Asda boss Andy Clarke is “under no illusions” that seismic changes in the food retail sector are permanent after the grocer’s sales edged down over Christmas but held up over the year.
Asda reported like-for-like sales slipped 0.1% in the quarter to January 3 during an intensely competitive festive season when shoppers gained a voracious appetite for value, multichannel and convenience offers.
Clarke said: “There’s little doubt that the UK retail market is undergoing significant and permanent structural change.
“Though the economy is showing signs of recovery, it is still susceptible to shocks and the benefit is not yet being felt across the country.”
Asda, whose sales parent Walmart does not break out by value, countered the trend by lowering prices on lines its shoppers visited Aldi for.
Clarke said Asda is “playing the long game” to ensure growth. Total sales grew 1.3% in the fourth quarter and 1.9% over the year.
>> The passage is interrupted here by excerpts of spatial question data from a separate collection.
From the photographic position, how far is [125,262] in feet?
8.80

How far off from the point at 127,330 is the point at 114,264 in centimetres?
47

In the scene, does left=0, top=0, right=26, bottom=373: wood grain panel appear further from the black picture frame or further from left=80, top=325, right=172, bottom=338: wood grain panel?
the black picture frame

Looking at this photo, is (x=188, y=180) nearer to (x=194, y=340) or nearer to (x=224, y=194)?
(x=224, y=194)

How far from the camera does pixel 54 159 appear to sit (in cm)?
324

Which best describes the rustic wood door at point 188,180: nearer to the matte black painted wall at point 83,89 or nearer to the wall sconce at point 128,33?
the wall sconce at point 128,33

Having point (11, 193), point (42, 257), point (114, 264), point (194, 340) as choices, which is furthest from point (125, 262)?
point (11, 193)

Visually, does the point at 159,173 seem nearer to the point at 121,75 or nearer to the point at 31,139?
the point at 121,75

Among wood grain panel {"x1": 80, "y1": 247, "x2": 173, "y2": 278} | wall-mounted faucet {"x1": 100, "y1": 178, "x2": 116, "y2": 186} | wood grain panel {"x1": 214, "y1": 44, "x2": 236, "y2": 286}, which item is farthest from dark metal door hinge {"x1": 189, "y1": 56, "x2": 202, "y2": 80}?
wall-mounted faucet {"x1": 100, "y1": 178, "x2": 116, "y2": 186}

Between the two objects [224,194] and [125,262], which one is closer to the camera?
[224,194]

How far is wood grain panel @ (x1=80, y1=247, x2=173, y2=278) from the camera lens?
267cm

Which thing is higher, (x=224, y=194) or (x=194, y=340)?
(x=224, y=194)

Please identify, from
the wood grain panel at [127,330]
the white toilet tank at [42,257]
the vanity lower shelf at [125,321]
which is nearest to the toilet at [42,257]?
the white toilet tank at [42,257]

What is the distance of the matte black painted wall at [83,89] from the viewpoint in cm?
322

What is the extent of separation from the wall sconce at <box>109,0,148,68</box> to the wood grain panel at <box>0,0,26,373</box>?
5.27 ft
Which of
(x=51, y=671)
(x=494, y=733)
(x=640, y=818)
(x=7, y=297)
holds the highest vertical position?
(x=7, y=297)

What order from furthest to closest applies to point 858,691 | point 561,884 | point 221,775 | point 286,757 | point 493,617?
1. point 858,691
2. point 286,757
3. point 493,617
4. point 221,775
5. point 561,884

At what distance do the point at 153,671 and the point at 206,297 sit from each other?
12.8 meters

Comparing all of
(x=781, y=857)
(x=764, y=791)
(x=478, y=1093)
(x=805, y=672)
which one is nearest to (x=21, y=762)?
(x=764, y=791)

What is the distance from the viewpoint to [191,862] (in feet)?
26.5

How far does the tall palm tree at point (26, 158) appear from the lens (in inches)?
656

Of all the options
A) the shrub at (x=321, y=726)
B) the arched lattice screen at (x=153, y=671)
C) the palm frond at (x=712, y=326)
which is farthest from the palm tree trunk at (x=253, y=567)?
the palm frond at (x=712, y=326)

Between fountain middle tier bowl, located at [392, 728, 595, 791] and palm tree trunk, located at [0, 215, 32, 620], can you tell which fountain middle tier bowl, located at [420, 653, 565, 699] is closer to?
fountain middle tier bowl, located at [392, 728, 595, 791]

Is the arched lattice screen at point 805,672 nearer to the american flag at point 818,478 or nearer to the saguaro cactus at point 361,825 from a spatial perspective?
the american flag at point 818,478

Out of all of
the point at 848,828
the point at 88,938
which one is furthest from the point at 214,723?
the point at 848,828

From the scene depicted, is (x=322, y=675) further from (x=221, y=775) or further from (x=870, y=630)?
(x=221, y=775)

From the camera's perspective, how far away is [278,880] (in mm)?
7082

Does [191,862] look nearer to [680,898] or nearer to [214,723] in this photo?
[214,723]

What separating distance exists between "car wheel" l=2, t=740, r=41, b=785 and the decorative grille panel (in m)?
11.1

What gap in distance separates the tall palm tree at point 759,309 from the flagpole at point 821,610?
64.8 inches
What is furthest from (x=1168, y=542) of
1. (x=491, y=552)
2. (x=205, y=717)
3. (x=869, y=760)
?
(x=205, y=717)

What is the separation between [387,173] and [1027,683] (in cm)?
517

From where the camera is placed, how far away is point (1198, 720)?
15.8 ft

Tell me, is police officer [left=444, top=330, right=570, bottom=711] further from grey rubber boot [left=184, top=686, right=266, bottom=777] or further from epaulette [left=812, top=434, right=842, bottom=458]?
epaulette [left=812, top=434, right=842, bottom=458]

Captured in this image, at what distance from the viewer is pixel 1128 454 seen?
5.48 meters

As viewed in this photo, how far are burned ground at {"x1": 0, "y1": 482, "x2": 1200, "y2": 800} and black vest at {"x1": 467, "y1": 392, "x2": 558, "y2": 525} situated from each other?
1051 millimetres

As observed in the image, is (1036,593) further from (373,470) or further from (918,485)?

Nielsen data released last week showed Aldi recorded a 37.3% rise in sales and Lidl a 23% increase in the 12 weeks to February 1. Asda’s sales edged down 0.1% in the same period while its market share was 16.5%, down from 16.8% last year.
Asda chief merchandising officer for food Barry Williams said the grocer had opted out of promotional price wars last year. “Retailers are using vouchers to cover up price increases – what they are giving away with one hand, they are taking back with the other. That’s not a game we are interested in playing,” he said.
In November, Clarke set out a £1.25bn plan to “redefine value retailing” over the next five years, which centred on extending its reach through new formats, lowered prices and improved quality.
Shore Capital analyst Clive Black ahead of the update said: “Asda is steady as she goes, it is grinding out sales.
“Asda has the cheapest basket of the big four but it still needs to work to distinguish itself from the hard discounters. But it has good growth prospects in George and online.”
Verdict senior retail analyst Andrew Stevens said: “As with Morrisons, Asda needs to do more to communicate the quality message.”